We also demonstrate that TET2 associates with KLF1 during EPO-mediated activation. KLF1 is a master transcription factor that is important for the erythroid differentiation program (22, 23). We had previously shown that hydroxymethylation during erythroid differentiation occurred at KLF1 transcription factor binding sites but could not provide a mechanistic link for this observation (4). The association of KLF1 with TET2 raises the possibility that TET2 recruitment to specific cis elements in the DNA may occur via lineage-specific transcription factors. Recently published reports have shown that TET2 binds transcription factors such as early B-cell factor-1 (EBF1; ref. 24) and WT1 (25). On the basis of our data, it is possible that TET2 is recruited to KLF1 binding sites through their interaction resulting in hydroxymethylation of regulatory elements leading to the activation of a specific set of genes critical for the erythroid differentiation program (4). Furthermore, this recruitment may be enhanced or dependent on cytokine stimuli, such as EPO, because we observed enhanced interaction between TET2 and KLF1 upon EPO stimulation. These results provide evidence in support of a mechanism that is CXXC domain–independent in contrast to what has been observed for TET1 and TET3.
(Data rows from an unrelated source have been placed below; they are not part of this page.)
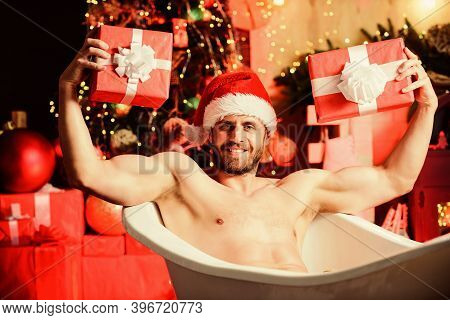 Power Of Present. Muscular Man Relax Bathtub. Sexy Mature Man Bath. Winter Holidays. Winter Decorati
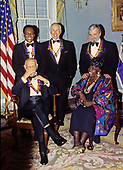 """The recipients of the 16th Annual Kennedy Center Honors pose for a group photo following a dinner at the United States Department of State in Washington, D.C. on Saturday, December 4, 1993.  Back row, from left to right: Arthur Mitchell, founder of the Dance Theatre of Harlem; former """"Tonight Show"""" host Johnny Carson; and composer and lyricist Stephen Sondheim. Front row, from left to right: conductor Georg Solti and gospel singer Marion Williams.  The 1993 honorees are: Johnny Carson, Arthur Mitchell, Georg Solti Stephen Sondheim and Marion Williams.<br /> Credit: Greg E. Mathieson / Pool via CNP"""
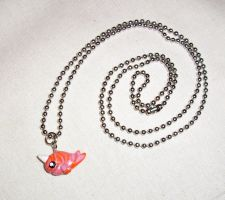 Pink and Orange Narwhal Necklace by happysquidmuffin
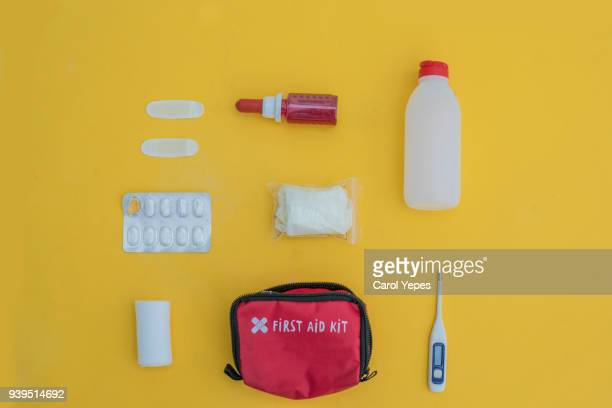 overhead shot of first aid kit - first aid kit stock pictures, royalty-free photos & images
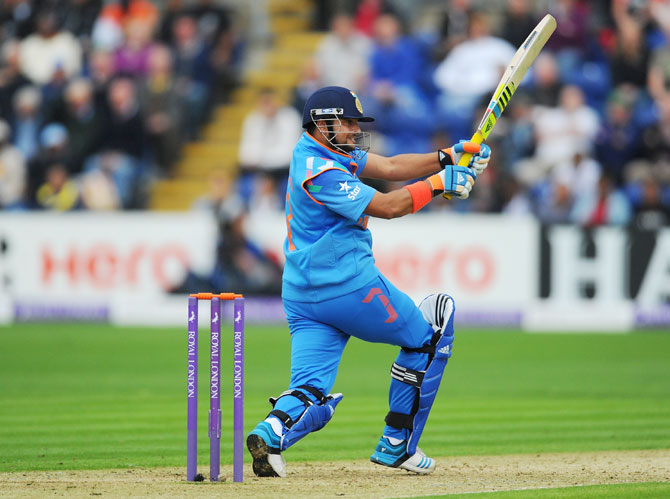 Suresh Raina hit a century (off 75 balls) to ensure India won the ODI against England in Cardiff, August 27, 2014. Photograph: Stu Forster/Getty Images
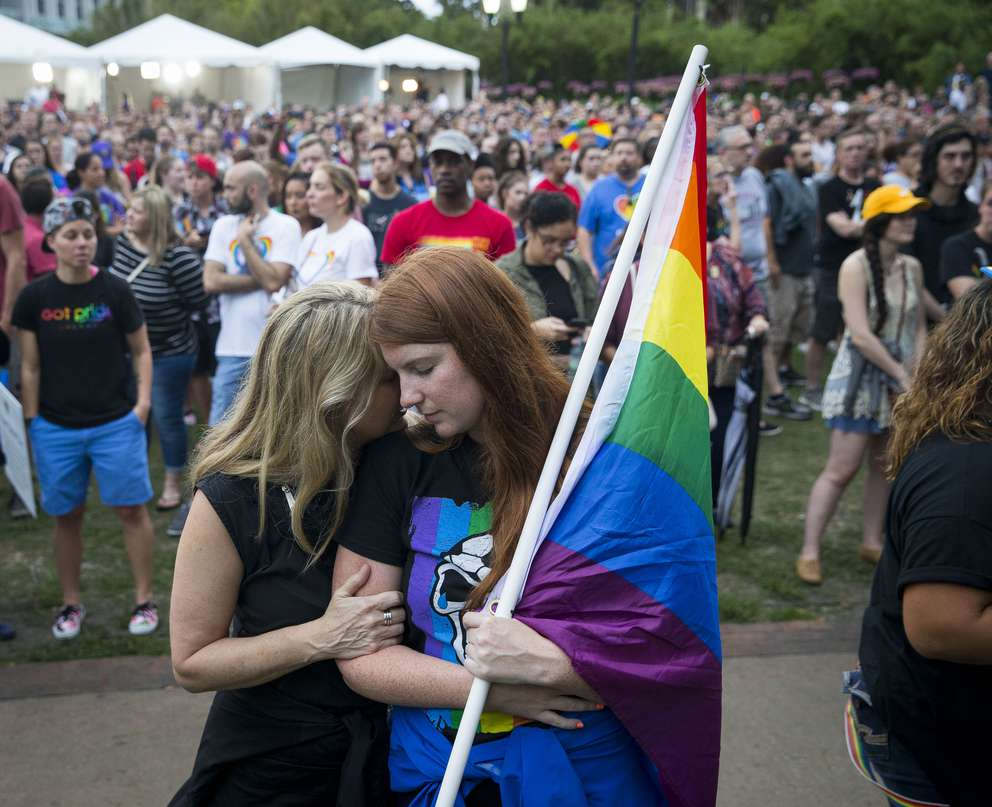 LOREN ELLIOTT | Times McKenna Post holds a rainbow flag as her mother, Randa Black, hugs her during a vigil at Lake Eola honoring the 49 lives lost exactly one year earlier in a mass shooting inside Pulse, a gay nightclub, in Orlando, Fla., on Monday, June 12, 2017. The event was part of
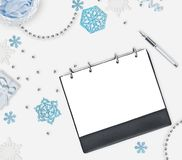 Priorità bassa di natale con il posto per testo Fiocchi di neve blu, perle brillanti, taccuino e penna su fondo bianco Piano per  Immagini Stock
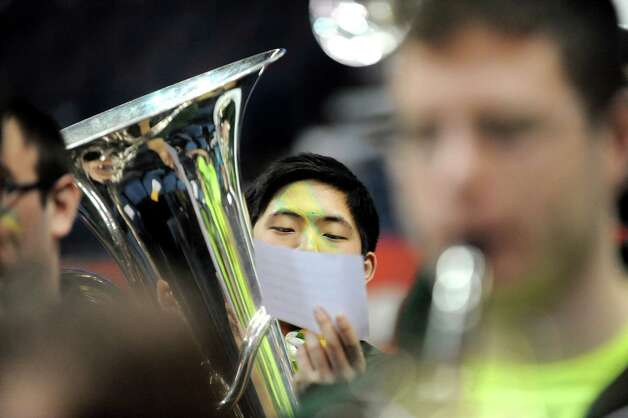 Siena's pep band tuba player Asaph Ko, 18, keeps an eye on the music during their quarterfinal game against Iona in the MAAC Championship on Friday, March 6, 2015, at Times Union Center in Albany, N.Y. (Cindy Schultz / Times Union) Photo: Cindy Schultz / 10030865A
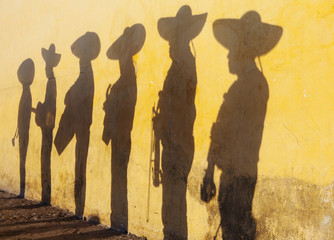Shadows of mariachi band members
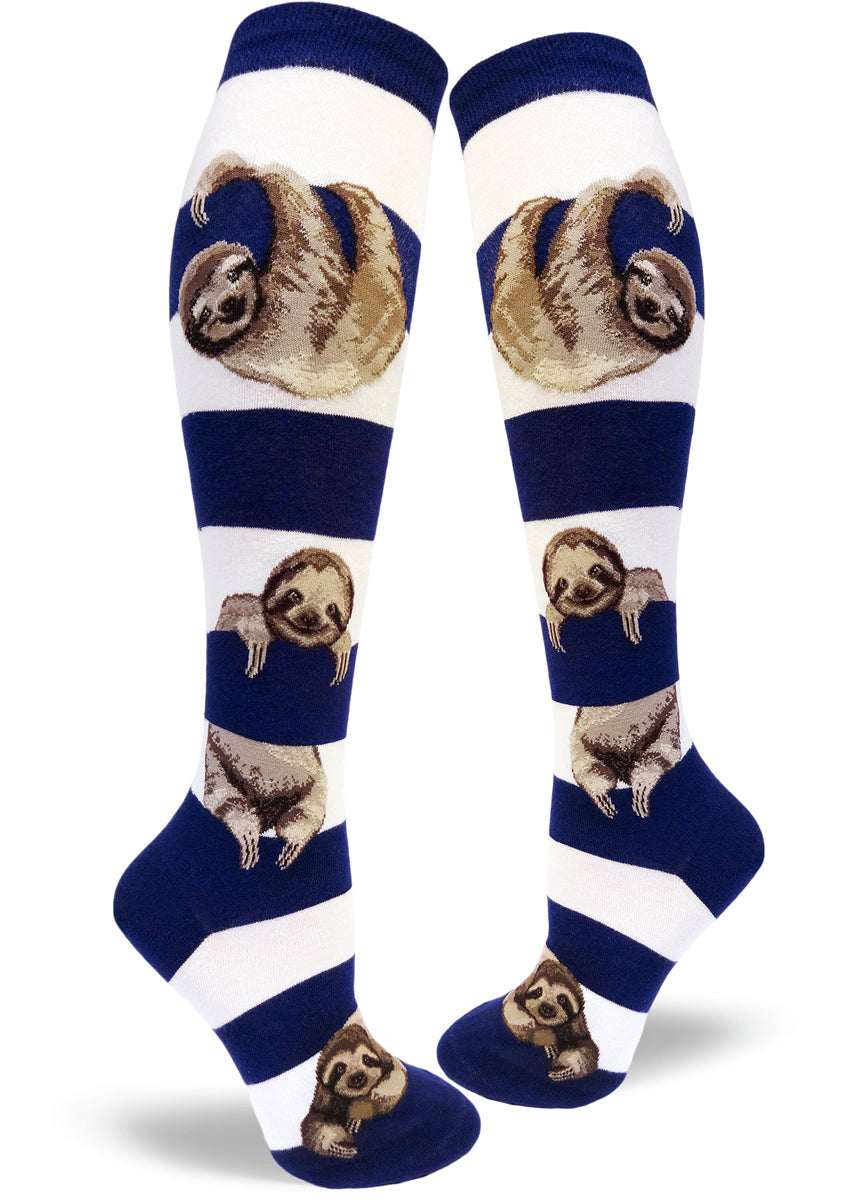 Cute knee-high sloth socks for women with sloths hanging between navy and white stripes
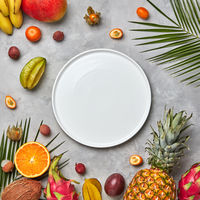 Palm leaves, empty white plate and a set of different tropical fruits mango, passion fruit,banana, coconut, physalis, pineapple on a gray concrete background with space for text. Flat lay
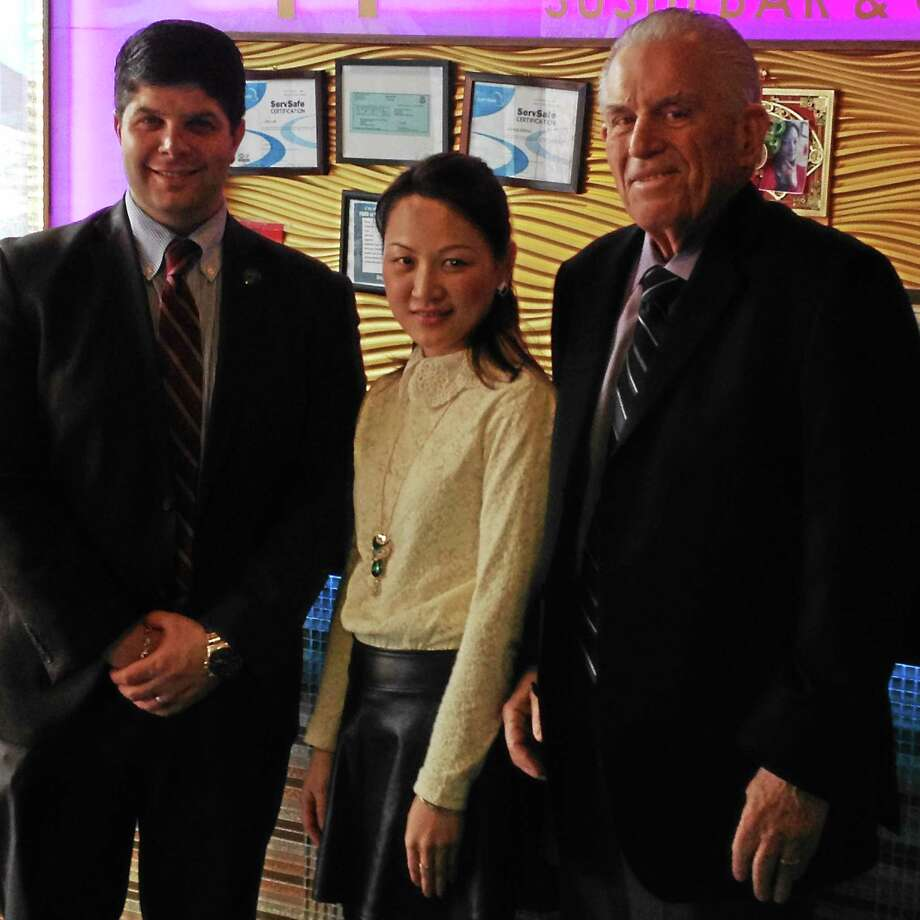 Michael T. Lyle Jr. - The Middletown Press Moonlight Sushi Bar & Grill, a new sushi and hibachi restaurant opened its doors for business two weeks ago in the Metro Square complex in Middletown. Lin Ling, owner and manager of the new facility on 130 Main Street, was greeted by Middletown Mayor Dan Drew (left) and Middlesex County Chamber of Commerce President Larry McHugh during a grand opening celebration Tuesday. Photo: Michael T. Lyle Jr. — The Middletown Press
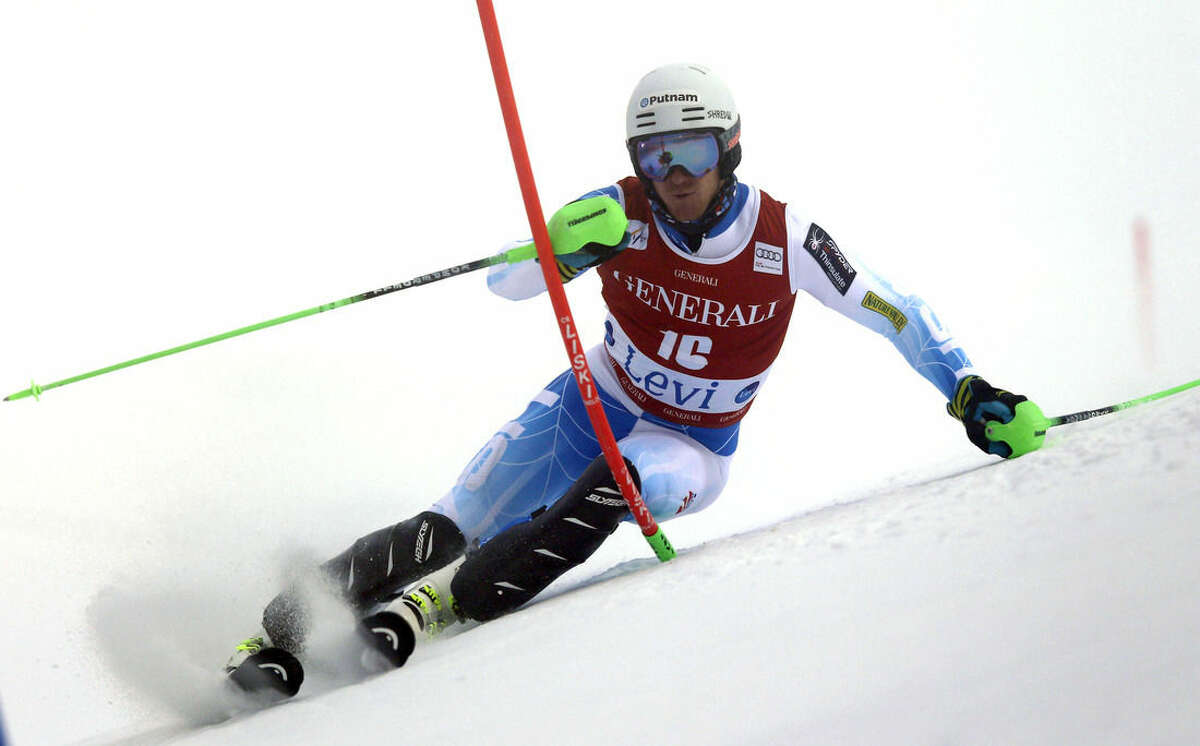 Ted Ligety competes during the first run of an alpine ski, men's World Cup slalom race, in Levi, Finland, Sunday, Nov. 16, 2014. (AP Photo/Shinichiro Tanaka)
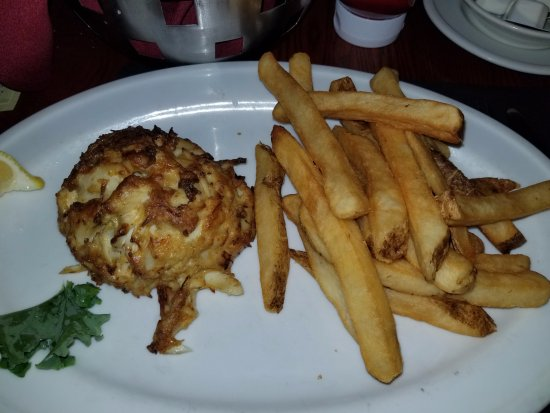 G & M Restaurant & Lounge: An 8 ounce crabcake and crispy fries!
We also demonstrate that primary samples of myeloproliferative disease with activating JAK2V617F mutations exhibit increased TET activity and increased hydroxymethylation. Especially in samples from primary myelofibrosis, we observed that in samples with JAK2V617F mutation, but without any TET2 mutations, there was significant decrease in cytosine methylation. These epigenetic and transcriptomic changes were lost in samples that contained a TET2 mutation in addition to the JAK2V617F mutation. The decreased cytosine methylation seen in samples with JAK2V617F was associated with upregulation of many oncogenic transcripts such as Meis1 and Hoxa9 that are associated with the development of myeloproliferation and myeloid malignancies (26). Furthermore, we saw a similar increase in 5-hmC in a murine model containing the Jak2V617F mutation. Thus, taken together, the JAK2V617F-mediated direct effects on TET activation lead to epigenetic and oncogenic changes that play potential roles in the pathogenesis of myeloproliferation.

Human Primary Cell Culture and Cell Lines

Human primary hematopoietic cells were derived from CD34+ stem/early progenitor cells purified from growth-mobilized peripheral blood (purchased from Fred Hutchinson Cancer Center, Seattle, WA) from healthy donors. Cells were purified using the CliniMACS device. In experiments where lineage noncommitted early-stage cells were used, culture conditions consisted of Iscove's modified Dulbecco's medium (IMDM), 20% human serum, 1% penicillin/streptomycin, TPO (20 ng/mL), FLT3L (20 ng/mL), recombinant human IL3 (20 ng/mL), recombinant human IL6 (20 ng/mL), and SCF (100 ng/mL). Cells were cultured for 4 days prior to being used in experiments, where TET activity and phosphorylation were determined. Cells were washed with media devoid of cytokines and incubated for 4 hours in IMDM with 1% BSA prior to stimulation with FLT3L (100 ng/mL). The UT-7 cell line was obtained from ATCC and verified by microsatellite analysis.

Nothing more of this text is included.